Segment Open

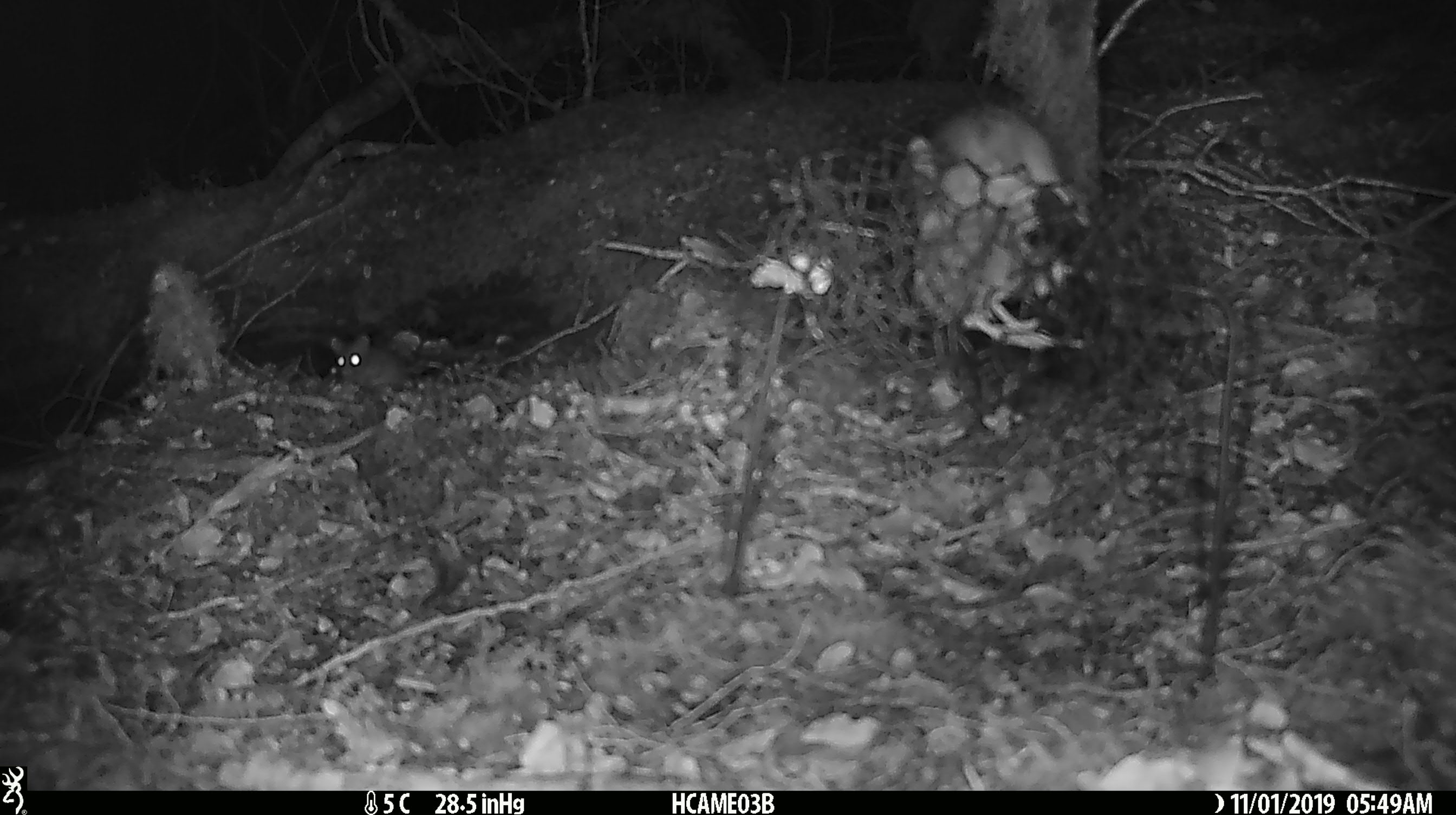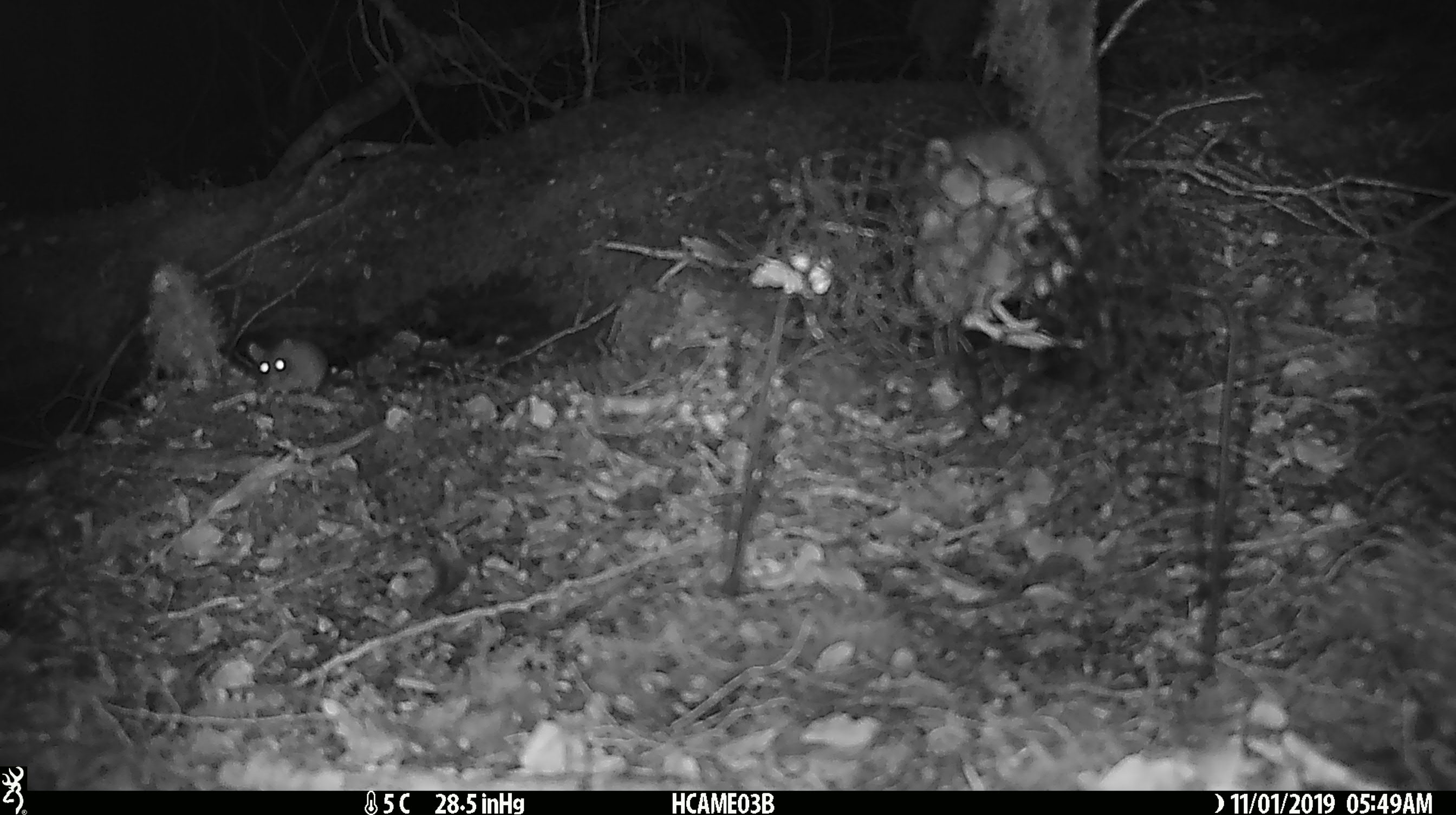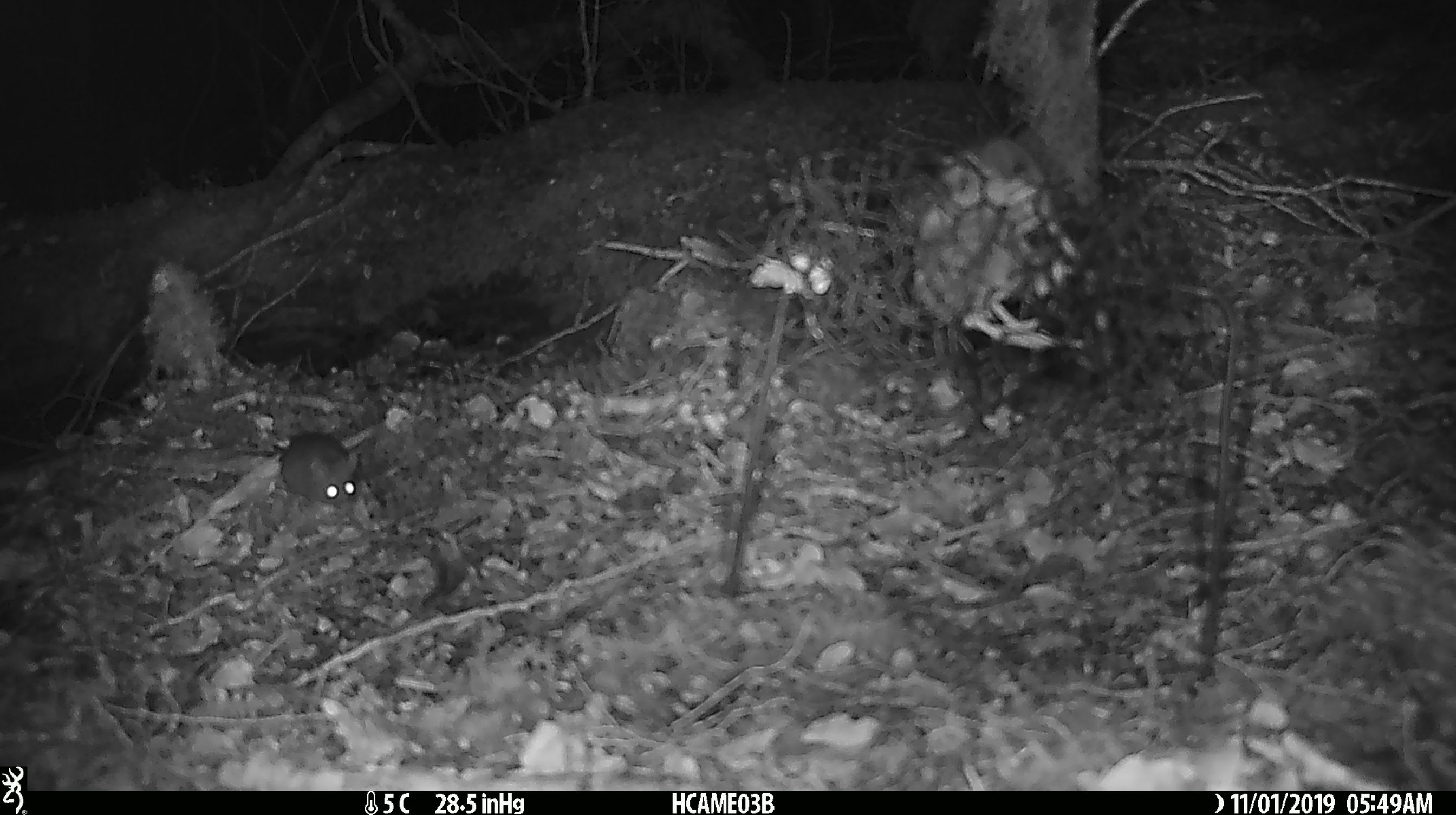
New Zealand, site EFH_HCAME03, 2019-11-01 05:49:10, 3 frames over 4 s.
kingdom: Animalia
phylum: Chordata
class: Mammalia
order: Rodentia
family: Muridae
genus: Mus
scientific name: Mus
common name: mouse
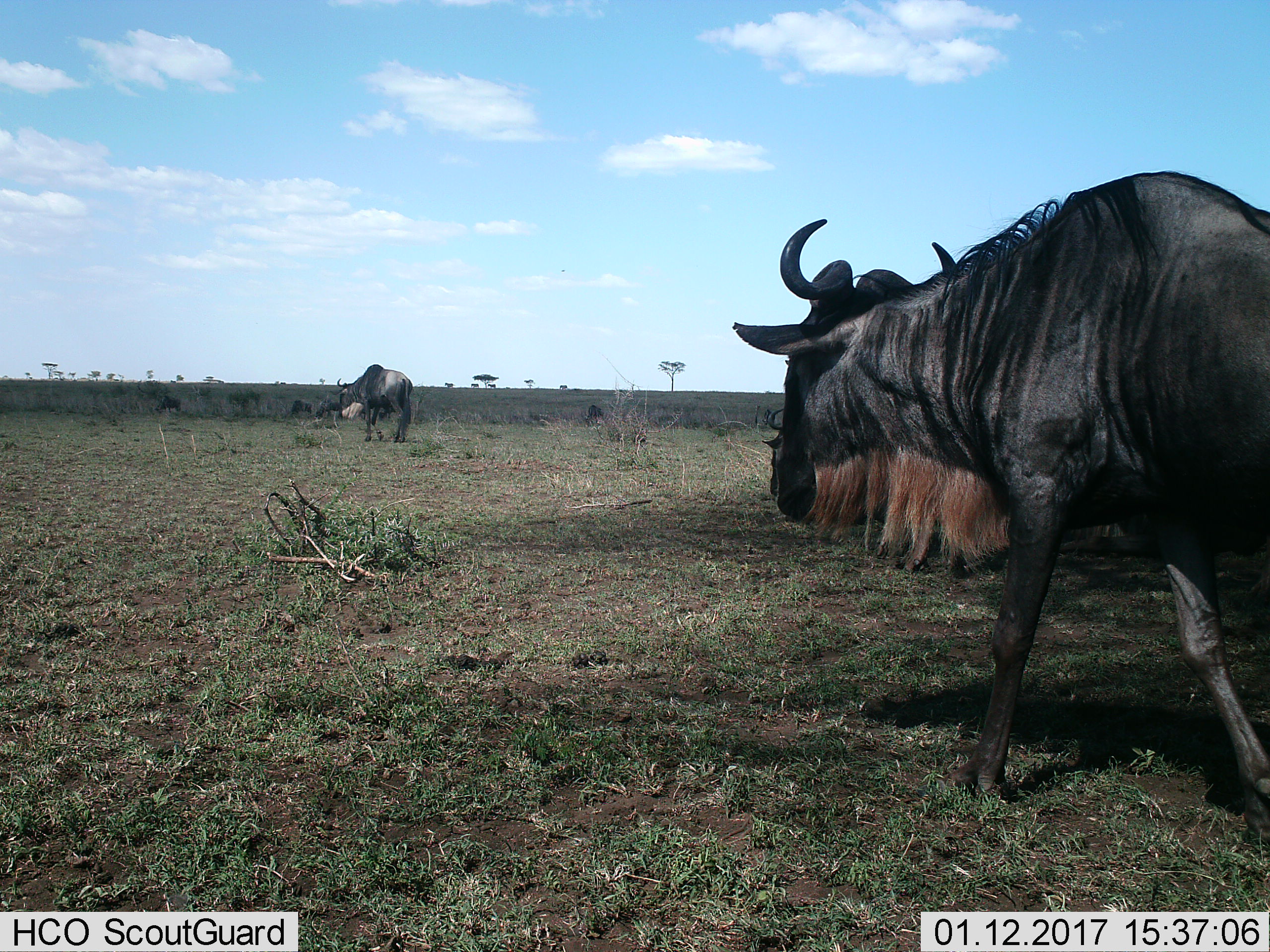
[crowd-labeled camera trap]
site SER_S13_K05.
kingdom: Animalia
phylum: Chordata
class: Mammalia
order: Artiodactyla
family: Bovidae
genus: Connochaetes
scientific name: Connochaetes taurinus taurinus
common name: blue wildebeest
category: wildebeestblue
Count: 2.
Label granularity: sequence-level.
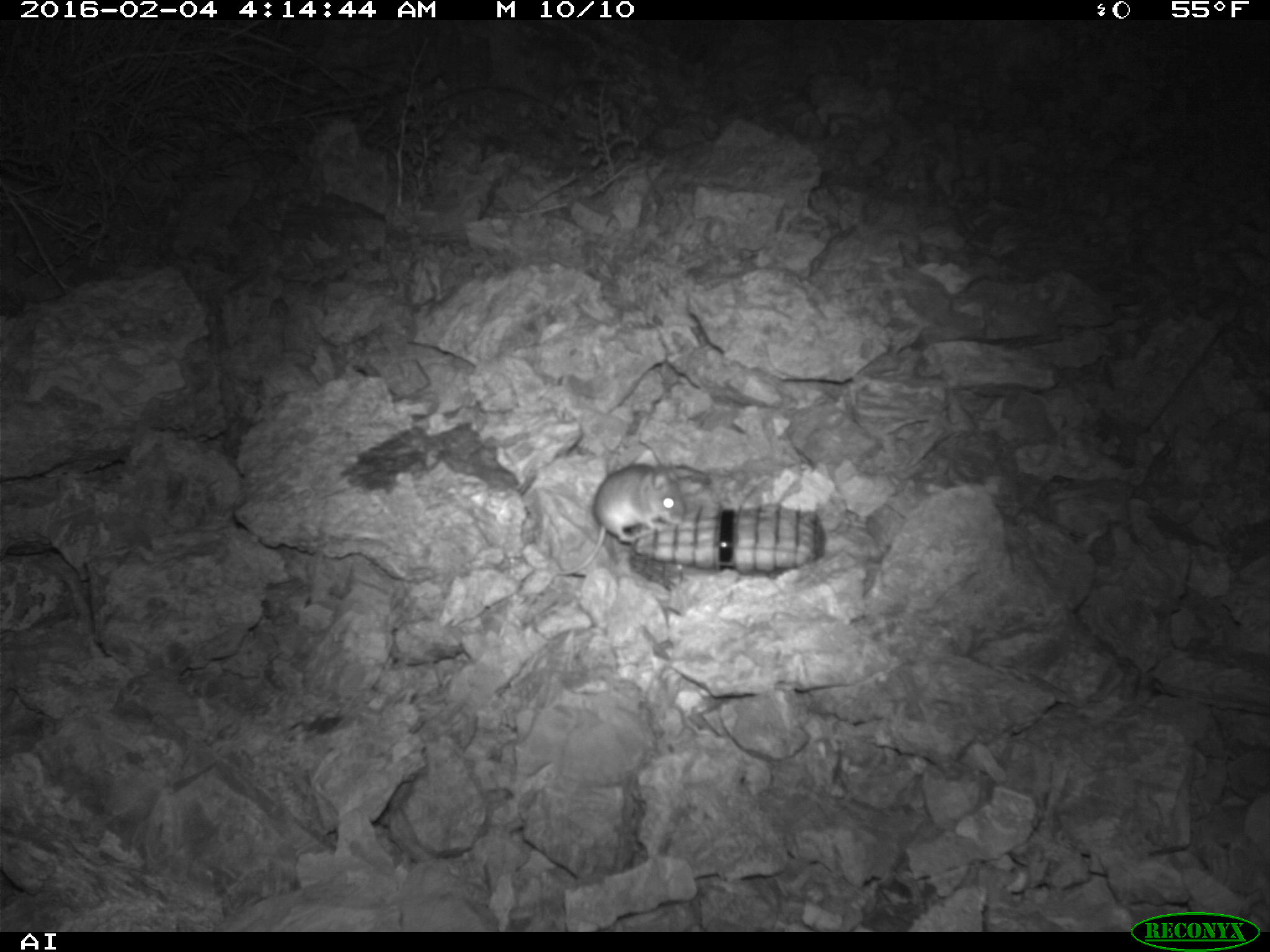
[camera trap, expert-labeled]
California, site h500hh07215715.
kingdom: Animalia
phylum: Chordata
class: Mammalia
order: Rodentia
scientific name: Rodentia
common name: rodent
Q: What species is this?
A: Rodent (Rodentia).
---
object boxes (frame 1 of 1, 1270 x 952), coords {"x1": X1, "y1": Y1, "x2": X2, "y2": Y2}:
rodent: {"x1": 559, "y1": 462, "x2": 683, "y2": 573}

Segment Closed

* **Task to carry out**
Take the line containing "category: wildebeestblue" and every line after it up to the end of the data, and write them out exactly, without the pictures.

* **Answer to the problem**
category: wildebeestblue
Count: 2.
Label granularity: sequence-level.
[camera trap, expert-labeled]
California, site h500hh07215715.
kingdom: Animalia
phylum: Chordata
class: Mammalia
order: Rodentia
scientific name: Rodentia
common name: rodent
Q: What species is this?
A: Rodent (Rodentia).
---
object boxes (frame 1 of 1, 1270 x 952), coords {"x1": X1, "y1": Y1, "x2": X2, "y2": Y2}:
rodent: {"x1": 559, "y1": 462, "x2": 683, "y2": 573}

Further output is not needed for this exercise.